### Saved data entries
----------

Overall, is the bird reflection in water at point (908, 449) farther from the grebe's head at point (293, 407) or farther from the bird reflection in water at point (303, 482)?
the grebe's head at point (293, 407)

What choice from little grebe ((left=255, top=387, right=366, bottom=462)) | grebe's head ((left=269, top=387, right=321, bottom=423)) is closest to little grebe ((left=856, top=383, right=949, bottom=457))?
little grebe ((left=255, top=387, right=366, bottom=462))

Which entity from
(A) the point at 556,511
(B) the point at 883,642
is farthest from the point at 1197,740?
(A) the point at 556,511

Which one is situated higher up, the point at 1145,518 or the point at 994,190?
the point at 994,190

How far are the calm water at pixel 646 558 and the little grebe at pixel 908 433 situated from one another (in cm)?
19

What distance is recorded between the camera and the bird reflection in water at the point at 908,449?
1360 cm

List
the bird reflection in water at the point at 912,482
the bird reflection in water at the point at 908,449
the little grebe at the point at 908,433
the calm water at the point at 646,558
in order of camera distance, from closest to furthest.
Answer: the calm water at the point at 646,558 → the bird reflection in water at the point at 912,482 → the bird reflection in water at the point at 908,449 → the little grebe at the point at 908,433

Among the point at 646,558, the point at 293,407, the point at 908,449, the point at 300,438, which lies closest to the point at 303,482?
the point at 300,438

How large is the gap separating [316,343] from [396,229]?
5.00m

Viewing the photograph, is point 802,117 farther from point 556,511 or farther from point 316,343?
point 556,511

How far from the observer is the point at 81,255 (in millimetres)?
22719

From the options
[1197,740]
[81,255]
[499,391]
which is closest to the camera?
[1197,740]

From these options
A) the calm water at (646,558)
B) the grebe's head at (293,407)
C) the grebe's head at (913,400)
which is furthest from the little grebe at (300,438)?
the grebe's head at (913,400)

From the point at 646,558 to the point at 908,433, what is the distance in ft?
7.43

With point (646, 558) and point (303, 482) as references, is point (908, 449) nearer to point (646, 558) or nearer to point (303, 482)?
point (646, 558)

----------

### OBJECTIVE
Convert all of the items above into a JSON list of strings, with one string for each line and blank lines omitted.

### FULL SOLUTION
[
  "Overall, is the bird reflection in water at point (908, 449) farther from the grebe's head at point (293, 407) or farther from the bird reflection in water at point (303, 482)?",
  "the grebe's head at point (293, 407)",
  "What choice from little grebe ((left=255, top=387, right=366, bottom=462)) | grebe's head ((left=269, top=387, right=321, bottom=423)) is closest to little grebe ((left=856, top=383, right=949, bottom=457))?",
  "little grebe ((left=255, top=387, right=366, bottom=462))",
  "Which entity from",
  "(A) the point at 556,511",
  "(B) the point at 883,642",
  "is farthest from the point at 1197,740?",
  "(A) the point at 556,511",
  "Which one is situated higher up, the point at 1145,518 or the point at 994,190?",
  "the point at 994,190",
  "How far are the calm water at pixel 646 558 and the little grebe at pixel 908 433 situated from one another (in cm)?",
  "19",
  "What distance is recorded between the camera and the bird reflection in water at the point at 908,449?",
  "1360 cm",
  "List",
  "the bird reflection in water at the point at 912,482",
  "the bird reflection in water at the point at 908,449",
  "the little grebe at the point at 908,433",
  "the calm water at the point at 646,558",
  "in order of camera distance, from closest to furthest.",
  "Answer: the calm water at the point at 646,558 → the bird reflection in water at the point at 912,482 → the bird reflection in water at the point at 908,449 → the little grebe at the point at 908,433",
  "Among the point at 646,558, the point at 293,407, the point at 908,449, the point at 300,438, which lies closest to the point at 303,482?",
  "the point at 300,438",
  "How large is the gap separating [316,343] from [396,229]?",
  "5.00m",
  "Viewing the photograph, is point 802,117 farther from point 556,511 or farther from point 316,343?",
  "point 556,511",
  "How far from the observer is the point at 81,255 (in millimetres)?",
  "22719",
  "From the options",
  "[1197,740]",
  "[81,255]",
  "[499,391]",
  "which is closest to the camera?",
  "[1197,740]",
  "From these options",
  "A) the calm water at (646,558)",
  "B) the grebe's head at (293,407)",
  "C) the grebe's head at (913,400)",
  "which is furthest from the little grebe at (300,438)?",
  "the grebe's head at (913,400)",
  "From the point at 646,558 to the point at 908,433, what is the distance in ft?",
  "7.43",
  "With point (646, 558) and point (303, 482) as references, is point (908, 449) nearer to point (646, 558) or nearer to point (303, 482)?",
  "point (646, 558)"
]